Well, Friday’s second practice session for Sunday’s Honda Grand Prix of Alabama was the Frustrating Five – Turn 5, that is.

It almost might be easier to list those drivers that were not bitten by the cantankerous turn on the 2.3-mile Barber Motorsports Park layout in Birmingham, Alabama.

Close to 10 drivers in the 23-driver field suffered issues in the turn, ranging from running off the grass and back on, to getting stuck and having to be towed out, to suffering damage.

But by the time the one-hour session was over, Josef Newgarden took a big step towards defending his win from last year’s race there, being fastest in Friday’s second of two practice sessions.

Newgarden covered the 2.3-mile permanent road course in a speed of 122.786 mph at a best lap time of 1:07.4345 minutes.

Spencer Pigot was second (125.599 mph/1:07.5372), followed by Sebastien Bourdais (122.129 mph/1:07.7971), Will Power (122.107 mph/1:07.8092) and last week’s winner at Long Beach, Alexander Rossi (122.065 mph/1:07.8326).

Sixth through 10th-fastest were Scott Dixon (122.044 mph/1:07.8445), Ryan Hunter-Reay (121.975 mph/1:07.8829), Takuma Sato (121.652 mph/1:08.0628), Marco Andretti (121.579 mph/1:08.1040) and Graham Rahal (121.572 mph/1:08.1076).

Now, speaking of all the incidents, here’s a list.

INCIDENTS:

* Right after rookie Matheus Leist spun early in the session in Turn 5, fellow rookie Zach Veach spun with about 45 minutes left in the session in Turn 5. Graham Rahal had to take evasive action to miss Veach.

But that wasn’t all, as Sebastien Bourdais followed in almost the same spot with a spin of his own roughly a minute later, and then Gabby Chaves also had his problems in the same turn, going into the grass but avoiding the gravel.

* Simon Pagenaud joined his Penske Racing teammate Josef Newgarden in the Turn 5 gravel. Newgarden spun into the gravel in the first practice session.

* Rookie Rene Binder, who has struggled in his inaugural season, continued to have issues, running into the wall and causing damage to the front end, needing a tow truck to get him righted.

It appeared Binder snapped part of the front suspension in the incident.

* Turn 5 saw James Hinchcliffe and Tony Kanaan run off-track late in the session, but they were able to continue.

ALSO OF NOTE:

* The third and final practice of the weekend will take place Saturday morning at 10:50 a.m.

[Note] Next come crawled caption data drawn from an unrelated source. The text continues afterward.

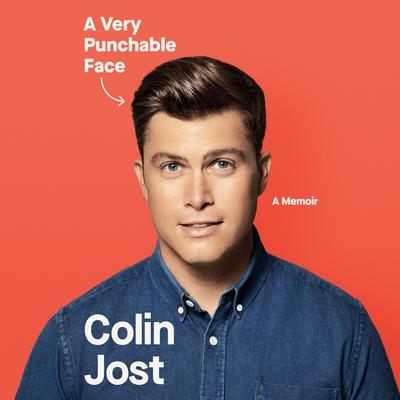 A Very Punchable Face: A Memoir Audiobook, by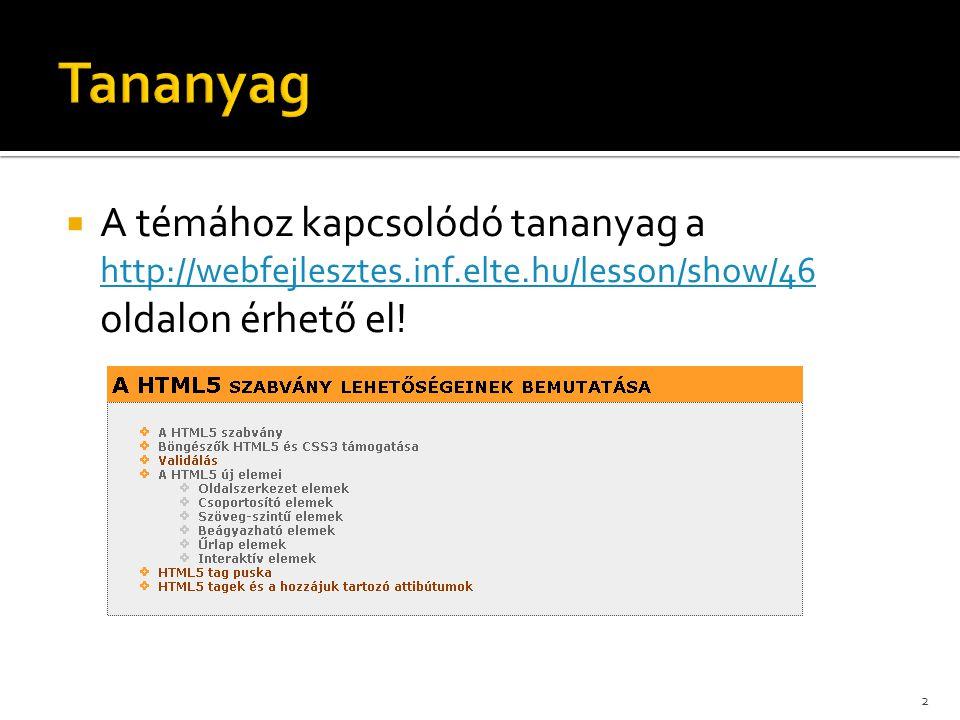 Tananyag A témához kapcsolódó tananyag a http://webfejlesztes.inf.elte.hu/lesson/show/46 oldalon érhető el!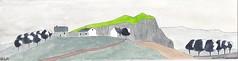 Paysage d'Abrac (J-M.I) Tags: dessin illustration graphisme aubrac vines artiste exposition orlhaguet eglise aquarelle paysage aveyron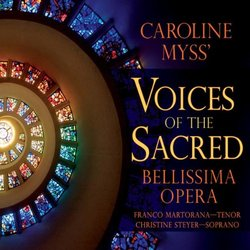 Voices of the Sacred
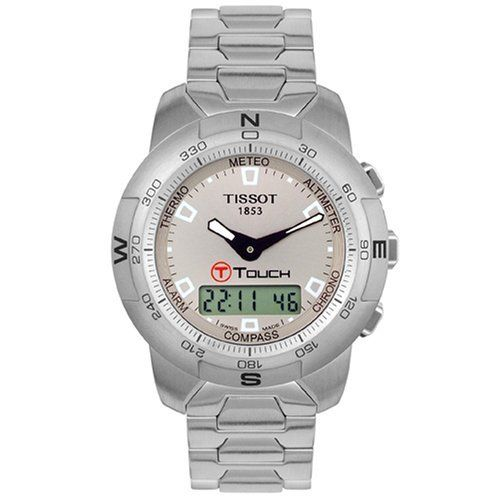 Tissot Men's T33158871 T-Touch Stainless Steel Watch Tissot. $725.00. Touch-screen technology with 8 separate functions:  Altimeter, Chrono, Compass, Alarm, Thermometer, Barometer (Meteo), and Date and Time. Precise Swiss-Quartz movement. Water-resistant to 99 feet (30 M). Easy to use - Activate by pressing on the crown and the touch-screen. Case Diameter - 43 mm; Crystal - Tactile Scratch-Resistant Sapphire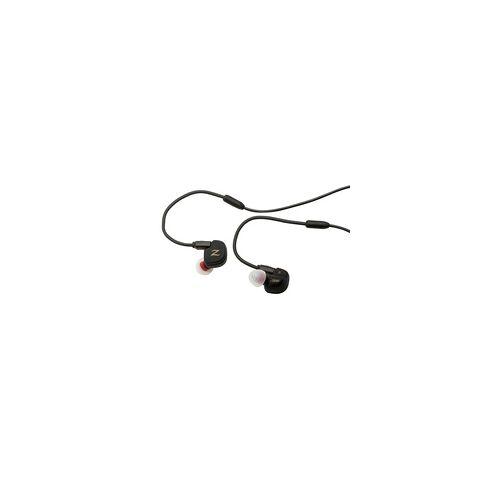 Zildjian Kopfhörer, InEar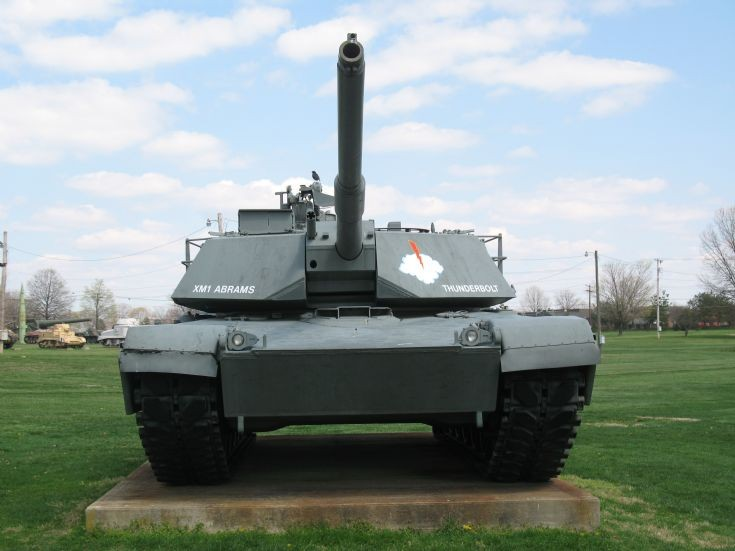 XM-1 Abrams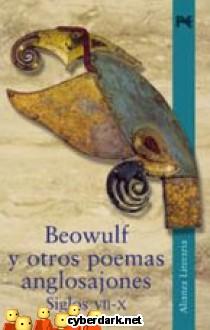Beowulf y otros Poemas Anglosajones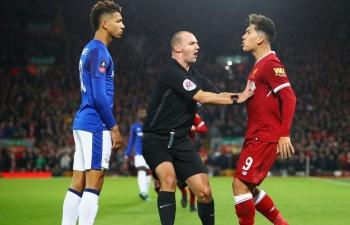 Link xem trực tiếp Liverpool vs Everton (Ngoại hạng Anh), 0h30 ngày 21/2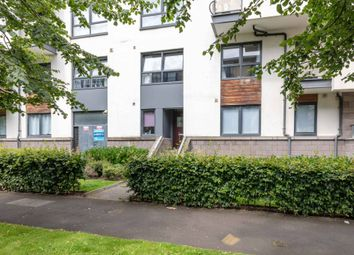 3 bed maisonette for sale in Waterfront Park, Granton, Edinburgh EH5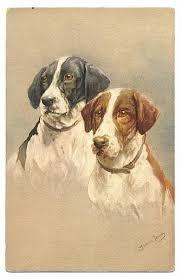винтажные собаки картинки дРя декупажа 9 тыс изображений найдено в Яндекс Картинках Собаки щенки Pinterest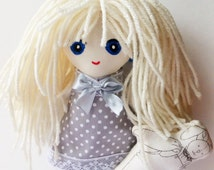 Cotton Fabric Doll, Blond doll, doll with yarn hair, cotton doll, plush doll, adorable doll, yarn hair doll, nice doll, forty ravens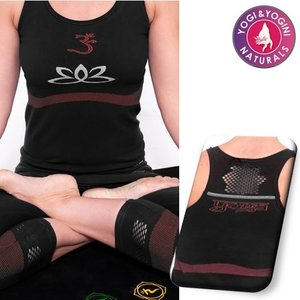 Yogamasti Yoga Top Lotus Zwart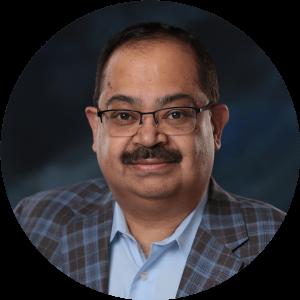 Arun Chervu MD
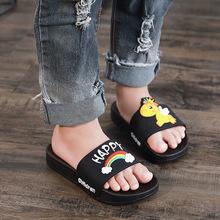 厂家直销 夏季儿童拖鞋 可爱女童鞋 宝宝防滑家居卡通中童凉拖鞋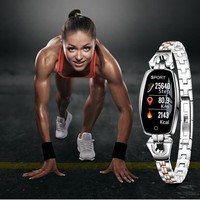 Women's Elegant Bluetooth Fitness Smart Watch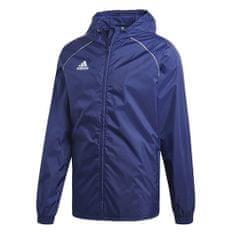 Adidas CORE18 RN JKT DKBLUE / WHITE | 2XL, SS18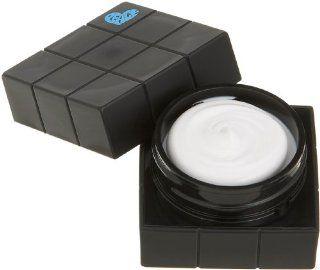 Arimino Piece Pro design Series Freeze Keep Wax 1.4oz [Japan Import] Health & Personal Care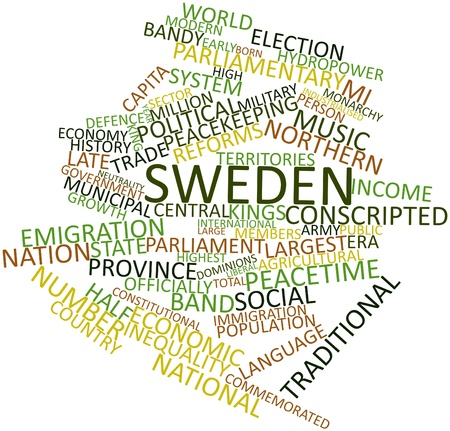 internationally: Abstract word cloud for Sweden with related tags and terms Stock Photo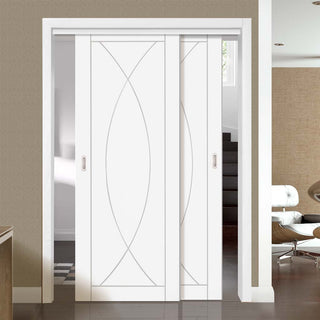 Image: Bespoke Thruslide Pesaro White Primed Flush - 2 Sliding Doors and Frame Kit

ET, followed by qualifying beginning at 4:05 p.m. ET, to be televised live on CNBC (with an encore performance at 6 p.m. ET on NBCSN). The race, to be televised live Sunday on NBCSN, is slated to start at 3:30 p.m. ET.

* However, the weather forecast does not look promising for Sunday’s race. As of 1 p.m. ET today, the forecast calls for 100 percent rain throughout the day.

* Dixon has had an incredible record at Barber Motorsports Park, with seven podium finishes in eight starts there. Except for one thing: he has yet to win a race there. But he does have five runner-up and two other third-place showings on the permanent road course.